Awake to Jesus

Friends, how often, when people ask how you’re doing, do you respond, ‘busy?’ Do all the good things you have to do make you feel overwhelmed and anxious? Do you have a sneaking suspicion, ‘Maybe I’m living a distracted life. . . . Maybe I’m not fully alive.’

If so, let me remind you of Martha and Mary (Luke 10:38–41). You know the story. Jesus comes for dinner. Martha works to host, while Mary waits at his feet. Martha serves; Mary sits. Eventually, Martha gets frustrated and fussy, and Jesus gently corrects her. 

In spite of the way this story is often told, the contrast here is not one of personalities but of priorities. The core issue is one of attention. Who gets the priority of your attention? What are you alive to? Are you awake to what matters?

Distracted by Good

Now, we sympathize with Martha — don’t we?  Luke tells us she is ‘distracted by much serving’ (v. 40). She is busy. A hundred things demand her attention. She has work to do. 

What's amazing about Martha is that she is distracted from Jesus by serving Jesus. Amid a whirlwind of good things, her attention is pulled from the one thing that matters. As Pastor Jonathan reminded us last week, ‘The pressure is always to make it about something other than Jesus’ — even if that other thing is working for Jesus

Oh, we know this experience too well. Every meal, every dish in the sink, every school assignment, every work deadline, every new email, every sermon becomes one more voice in the cacophony of our distractions. Ministry usurps marveling. Service overshadows savoring. Jesus invites us to sit and soak in his words — to behold your God — but we politely decline. ‘Sorry, Jesus. I’m too busy working for you.’ In becoming very efficient servants, we become very defective disciples.

Tenacious Treasuring

Saints, before Jesus ever wants your work, he wants your undivided attention. Thus he says to Martha, “Oh, Martha, Martha, you are anxious and distracted by many things, but one is needed. Mary has chosen the good portion, and no one will take it from her.”

Jesus approves of Mary’s priorities. He commends her fixed attention on him.  Her first priority is to delight in Jesus — to soak in his words. Mary is a Christian Hedonist, and Jesus loves it because her rapt attention magnifies his worth.

Mary is not lazy. She is tenaciously treasuring Christ. Mary is not anxious. How could she be? She is awake to Jesus. Mary is fully alive.

Awake and Alive

Saints, don’t you want that? How many of us are but half-alive because we are but half-awake to Jesus? How many of us live a distracted existence — anxious about many things, slaves to the tyranny of the present crisis, overworked, under-rested, always busy, our attention fractured, our joy tempest-tossed, our love for God like the cooling coals of a long-dying fire? Too often, we are modern-day Marthas, distracted, contagiously discontent, fussing and freaking out. 

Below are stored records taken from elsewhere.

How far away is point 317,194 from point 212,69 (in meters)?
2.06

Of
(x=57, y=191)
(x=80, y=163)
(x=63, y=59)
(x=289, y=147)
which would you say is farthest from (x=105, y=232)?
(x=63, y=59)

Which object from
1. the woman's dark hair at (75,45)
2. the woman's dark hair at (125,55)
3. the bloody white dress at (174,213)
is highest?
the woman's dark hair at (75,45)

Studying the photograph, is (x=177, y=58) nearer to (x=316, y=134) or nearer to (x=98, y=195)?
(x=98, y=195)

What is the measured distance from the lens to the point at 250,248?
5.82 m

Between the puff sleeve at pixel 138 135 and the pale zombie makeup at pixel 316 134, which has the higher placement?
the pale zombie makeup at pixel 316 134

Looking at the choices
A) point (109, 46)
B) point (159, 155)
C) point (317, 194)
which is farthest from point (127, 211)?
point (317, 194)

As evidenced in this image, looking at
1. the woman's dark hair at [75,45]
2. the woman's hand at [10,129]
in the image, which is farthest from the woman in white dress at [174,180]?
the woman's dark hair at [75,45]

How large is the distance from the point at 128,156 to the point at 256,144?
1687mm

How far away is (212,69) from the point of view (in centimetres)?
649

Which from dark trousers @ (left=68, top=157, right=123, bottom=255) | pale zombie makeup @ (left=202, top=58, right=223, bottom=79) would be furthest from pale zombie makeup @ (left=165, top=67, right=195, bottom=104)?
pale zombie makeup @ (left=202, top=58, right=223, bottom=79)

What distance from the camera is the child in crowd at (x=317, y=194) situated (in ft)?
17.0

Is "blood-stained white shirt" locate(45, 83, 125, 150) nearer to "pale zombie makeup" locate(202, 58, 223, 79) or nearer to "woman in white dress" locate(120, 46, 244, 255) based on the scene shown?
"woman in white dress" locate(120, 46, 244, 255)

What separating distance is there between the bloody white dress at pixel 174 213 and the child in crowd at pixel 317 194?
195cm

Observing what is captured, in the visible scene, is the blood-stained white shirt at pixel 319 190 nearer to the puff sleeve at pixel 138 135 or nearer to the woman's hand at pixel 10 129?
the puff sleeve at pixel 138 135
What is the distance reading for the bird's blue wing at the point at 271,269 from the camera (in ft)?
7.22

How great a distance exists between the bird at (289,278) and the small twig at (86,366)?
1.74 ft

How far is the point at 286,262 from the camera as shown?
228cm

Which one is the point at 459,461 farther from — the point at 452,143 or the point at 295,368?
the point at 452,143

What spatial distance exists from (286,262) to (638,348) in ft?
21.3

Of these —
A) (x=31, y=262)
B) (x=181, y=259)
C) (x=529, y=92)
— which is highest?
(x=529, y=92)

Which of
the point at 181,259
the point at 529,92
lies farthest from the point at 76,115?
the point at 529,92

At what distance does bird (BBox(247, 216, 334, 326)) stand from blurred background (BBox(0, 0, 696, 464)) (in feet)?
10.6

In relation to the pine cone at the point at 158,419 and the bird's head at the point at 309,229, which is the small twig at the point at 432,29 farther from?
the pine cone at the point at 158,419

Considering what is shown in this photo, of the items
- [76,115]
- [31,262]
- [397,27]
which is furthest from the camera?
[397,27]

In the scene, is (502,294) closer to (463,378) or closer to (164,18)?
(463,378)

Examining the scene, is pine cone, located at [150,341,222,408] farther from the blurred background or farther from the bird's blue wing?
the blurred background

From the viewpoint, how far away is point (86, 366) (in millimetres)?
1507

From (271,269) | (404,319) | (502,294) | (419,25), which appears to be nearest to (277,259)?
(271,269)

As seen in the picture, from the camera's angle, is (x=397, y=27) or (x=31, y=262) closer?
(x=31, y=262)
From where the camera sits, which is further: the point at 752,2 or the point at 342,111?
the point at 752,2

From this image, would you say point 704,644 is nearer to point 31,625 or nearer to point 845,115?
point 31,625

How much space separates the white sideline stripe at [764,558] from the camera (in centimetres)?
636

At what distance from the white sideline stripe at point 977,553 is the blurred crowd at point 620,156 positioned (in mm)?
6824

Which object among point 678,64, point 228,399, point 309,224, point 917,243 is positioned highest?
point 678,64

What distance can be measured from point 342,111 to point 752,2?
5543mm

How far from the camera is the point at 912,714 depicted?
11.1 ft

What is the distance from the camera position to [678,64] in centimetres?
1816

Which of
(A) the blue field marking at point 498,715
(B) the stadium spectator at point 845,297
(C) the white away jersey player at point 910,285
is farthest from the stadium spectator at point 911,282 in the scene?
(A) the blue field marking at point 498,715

And all because we fail to attend to the one thing, the one Person that matters. Jesus has thrown wide the door to Joy! Let us not remain outside, dabbling in distraction. We are far more busy than we want because we have far less of Jesus than we need. 

Our Lord calls us to a far fuller life (John 10:10). Jesus bids you to come alive to him. He beckons you to wake up to his wonders, to marvel at his beauty, to attend to him as an antidote to our anxiety. Each morning, he calls us close and spreads the riches of his word before us and says, “Friend, these are but the mere fringes of my gladness. Come, sit. You are not yet fully alive, and I mean you to be.” Mary heard and heeded. Will you? 

Forgive Our Inattention

And this reminds us of our need to confess:

Lord, you are worth all our attention — worthy of our eternal attention. Your beauty demands it. Yet we live distracted. We are but half-awake to your glory. We fail to remember you. Lord, forgive our inattention and refocus us now in this time of silent confession.